╔══

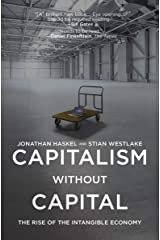 Capitalism without Capital: The Rise of the Intangible Economy Kindle Edition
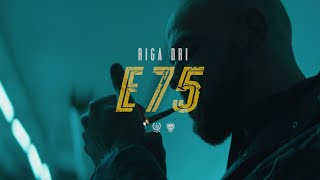 Riga Dri - E75 (Official Video)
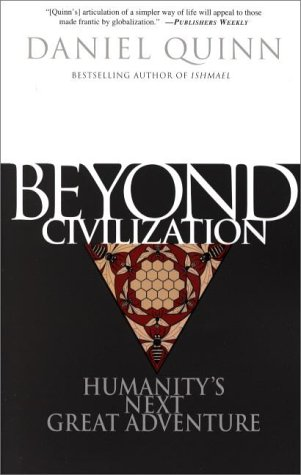 Beyond Civilization: Humanity's Next Great Adventure 9780609805367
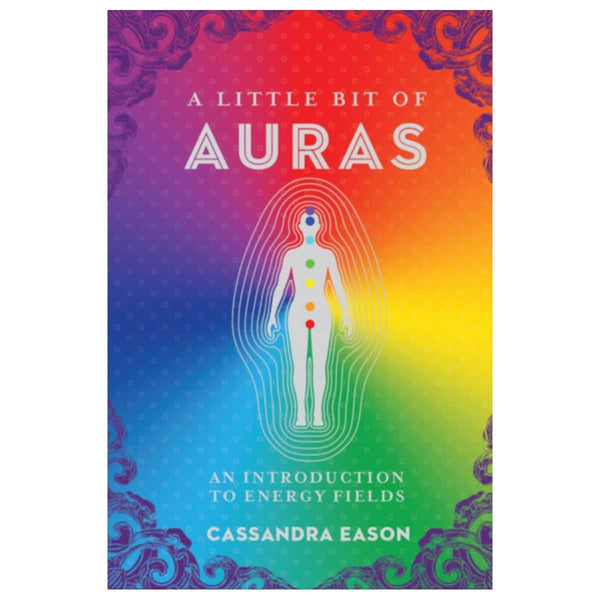 A Little Bit of Auras : An Introduction to Energy Fields By Cassandra Eason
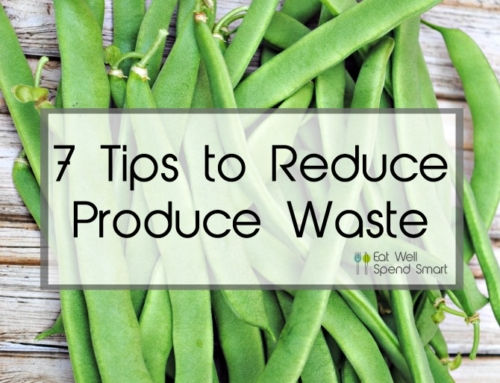 7 tips to reduce produce waste
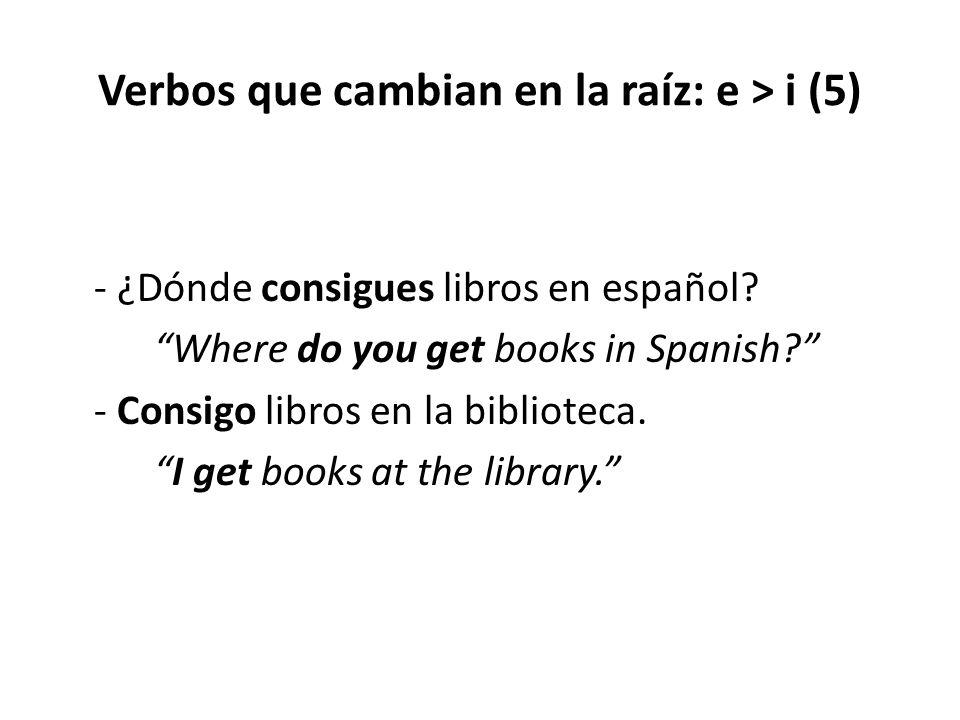 """Verbos que cambian en la raíz: e > i (5) - ¿Dónde consigues libros en español? """"Where do you get books in Spanish?"""" - Consigo libros en la biblioteca."""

╚══

* _Problem_: Your answer should be the lines from the opening of the records through the line with "7 tips to reduce produce waste", both ends retyped exactly and pictures left out.

* _Written response_:
 Capitalism without Capital: The Rise of the Intangible Economy Kindle Edition
 Riga Dri - E75 (Official Video)
 Beyond Civilization: Humanity's Next Great Adventure 9780609805367
 A Little Bit of Auras : An Introduction to Energy Fields By Cassandra Eason
 7 tips to reduce produce waste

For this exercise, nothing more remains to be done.